Keep child labor laws in place


It seems that, these day, the American labor force is under siege by the Republican Party. The entire nation watched while Gov. Scott Walker (R-Wis.) fought against collective bargaining rights — and eventually won. Now the fight has shifted to Ohio, where the GOP is once again looking to throw away years of progress for labor rights. This time it isn't unions who Republicans are putting the pressure on. Instead, it's child labor laws. Let that one sink in for a moment. We're certain you'll be scratching your head as much as we are right now.
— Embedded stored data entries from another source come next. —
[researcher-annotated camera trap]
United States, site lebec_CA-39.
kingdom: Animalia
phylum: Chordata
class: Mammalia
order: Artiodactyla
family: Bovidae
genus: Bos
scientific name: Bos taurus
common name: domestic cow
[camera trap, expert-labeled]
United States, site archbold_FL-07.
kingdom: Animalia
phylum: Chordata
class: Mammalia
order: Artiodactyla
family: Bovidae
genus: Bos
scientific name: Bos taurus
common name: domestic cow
Bill LD 1346, currently being considered by the Ohio House of Representatives, seeks to make a lot of changes to the existing child labor laws. It would allow employers to pay employees under 20 less than minimum wage — $5.25 an hour, to be exact — during the first 180 days of employment. It also would remove the cap on the amount of hours a worker 16 or older is allowed to work on school days and allow minors under 16 to work four hours on school days.
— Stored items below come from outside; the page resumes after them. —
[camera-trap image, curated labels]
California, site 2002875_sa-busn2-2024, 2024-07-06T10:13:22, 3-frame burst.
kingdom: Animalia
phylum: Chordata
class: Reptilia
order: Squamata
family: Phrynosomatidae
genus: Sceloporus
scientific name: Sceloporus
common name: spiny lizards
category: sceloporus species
We see no reason for this bill to be approved, much less introduced in the first place. Child labor laws are there for a reason, as minors are among the most exploitable sections of the labor force. Deregulating child labor is a mistake, plain and simple. By removing caps on hours, the bill could allow employers to cut into the time high school students need to do their schoolwork. Anyone who argues that employers would be sensitive to a student's school needs has probably never actually worked a job while in high school. Also, paying people under the age of 20 less than minimum wage is just not fair. As laborers, they deserve to be paid at least the minimum wage, just like everyone else. Many minors have jobs because they need to either support themselves or their families. Very few high school students are getting jobs just for kicks.

Ohio Rep. Paul Gilbert (D) brings up a good point regarding Maine's unemployment rate. Currently, the state is more than 8 percent. With that many people looking for jobs, why would the GOP be looking to create a cheap, unprotected labor force? In the words of Gilbert himself, "If we had a shortage of job applicants or potential workers, then you could look at other populations to ease that strain on the workforce." However, that is not the case.  

Despite what many members of the GOP would have you believe, laborers have rights and protections for reasons. Stripping them is not an option, especially when it comes to children.